- _What to work on_:
[a] Name the hard tasks that the text on China's 19th Party Congress says were re-emphasized.
[b] Transcribe the stretch of the text on China's 19th Party Congress from "China’s foreign policy" through "solid internal demand.".
[c] Decide whether each statement agrees with the text on China's 19th Party Congress, and support each verdict with a quotation from it: (i) The results of the 19th Party Congress fell short of expectations. (ii) SOE heads were listed as members of the new Central Committee. (iii) The Financial Work Conference was held in July.

China’s foreign policy is focused on taking a more active role in global affairs.
The SOE reform has important implication for equity markets in sectors like telecoms, steel and energy.
“Peak margins” in place for longer, supported by low real rates and solid internal demand.
From a multi-asset perspective, we consider the Chinese medium-term structural story attractive.
What are the key takeaways from the 19th Party Congress?
Qinwei WANG: Overall, the results of 19th Party Congress were better than our expectations, with a clearer direction set out for the country, and the implication that power has been more strongly consolidated, though in line with the direction that we had forecast. Xi’s name and thoughts about how to achieve the Chinese ‘Dream’ were written into the Party constitution, implying that he has reached the same historical positioning as Deng and Mao. The new decision-making bodies, including the Politburo and the Standing Committee, both showed a clear bias towards Xi's position. On the positive side, this could help improve implementation of policy and reform measures, particularly in some tough areas.
The strong consolidation perhaps also reflects consistent agreement with and support of Xi’s blueprint for the country’s future, at least from inside the Party. We saw clarification about and reaffirmation of the country's direction initiated in recent years: with China entering a “NEW ERA”, the key task is to address the structural problem between "unbalanced and inadequate development" (supply-side) with the "people’s ever-growing need for a better life" (demand-side), rather than just to pursue material prosperity. Therefore, the top priority is shifting from ‘Growth towards Quality’, and the means to achieve this is to “deepen reforms”.
Beyond economics, there was a strong emphasis on Xi’s and the Party’s roles, regarding which global investors might need further clarification. Nonetheless, for now, we think the situation looks more like the focus is on practical issues to help strengthen Party discipline and improve governance rather than there being a move back towards Rule-by-Man or away from the market. In fact, there were signs of a leaning towards more institutionalised and rule-based governance.
How do you see the reform path progressing and what will be the key areas of focus in the short and medium term?
Qinwei WANG: We are waiting for more details about reforms. The messages in this regard so far have mostly confirmed the shift of focus in the last couple of years. We expect reforms to be more balanced, with some lagging areas perhaps catching up. First, the direction of reform seems to have been reaffirmed, with some key points written into the Party constitution, such as “let [the] market play [a] decisive role in resource allocation” and “supply-side structural reforms”. Three hard tasks were re-emphasised: preventing financial risks, reducing poverty and fighting pollution. Regarding financial reforms, this appears consistent with messages from the Financial Work Conference in July, which suggested the focus would be more on reducing financial risks towards strengthening regulations and deleveraging, with further liberalisation and opening to continue, but at a more carefully managed pace.
There were signs that State Owned Enterprise (SOE) reforms could accelerate in coming years, ie, become more efficient, with better discipline. For example, “mixed-ownership” and “asset management system” were explicitly mentioned in the report. Meanwhile, no SOE heads were listed as being in the new Central Committee, which is unusual. It might help reduce pushbacks in potential harsher push of SOE reforms. In addition, we saw continued emphasis on reforms to help rebalance the economy and reduce income inequality, such as a nationwide social protection system, urbanisation with Hukou reforms which has already recorded meaningful progress over the last couple of years.

- _Information shown_:
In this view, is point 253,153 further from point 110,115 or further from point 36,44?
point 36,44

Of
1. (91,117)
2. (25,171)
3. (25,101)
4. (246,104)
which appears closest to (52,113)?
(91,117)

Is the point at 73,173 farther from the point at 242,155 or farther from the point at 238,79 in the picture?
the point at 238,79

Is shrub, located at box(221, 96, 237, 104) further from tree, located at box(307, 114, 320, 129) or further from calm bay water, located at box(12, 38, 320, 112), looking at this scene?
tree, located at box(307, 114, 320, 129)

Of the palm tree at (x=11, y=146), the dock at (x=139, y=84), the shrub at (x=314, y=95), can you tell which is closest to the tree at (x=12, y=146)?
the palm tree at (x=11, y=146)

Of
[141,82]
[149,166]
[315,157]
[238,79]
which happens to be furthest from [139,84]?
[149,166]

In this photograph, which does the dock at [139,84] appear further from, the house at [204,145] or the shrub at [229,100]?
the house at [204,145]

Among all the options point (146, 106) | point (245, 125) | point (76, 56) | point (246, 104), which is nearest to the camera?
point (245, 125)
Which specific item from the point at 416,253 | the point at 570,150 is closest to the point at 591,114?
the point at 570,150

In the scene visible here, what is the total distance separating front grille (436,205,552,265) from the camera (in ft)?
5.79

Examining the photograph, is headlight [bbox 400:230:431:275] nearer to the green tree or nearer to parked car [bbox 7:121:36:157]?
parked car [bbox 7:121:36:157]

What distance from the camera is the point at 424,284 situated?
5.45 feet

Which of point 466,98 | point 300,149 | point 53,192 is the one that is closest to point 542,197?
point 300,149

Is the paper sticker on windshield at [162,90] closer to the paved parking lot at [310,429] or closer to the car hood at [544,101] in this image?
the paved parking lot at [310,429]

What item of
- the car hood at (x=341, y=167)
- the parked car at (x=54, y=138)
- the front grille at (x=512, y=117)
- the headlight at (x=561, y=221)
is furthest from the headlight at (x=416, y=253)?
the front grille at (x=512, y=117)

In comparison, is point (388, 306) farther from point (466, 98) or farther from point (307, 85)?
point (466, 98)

- _List of solutions_:
[a]
- Preventing financial risks
- Reducing poverty
- Fighting pollution

[b]
China’s foreign policy is focused on taking a more active role in global affairs.
The SOE reform has important implication for equity markets in sectors like telecoms, steel and energy.
“Peak margins” in place for longer, supported by low real rates and solid internal demand.

[c]
(i) No: "the results of 19th Party Congress were better than our expectations"
(ii) No: "no SOE heads were listed as being in the new Central Committee, which is unusual"
(iii) Yes: "messages from the Financial Work Conference in July"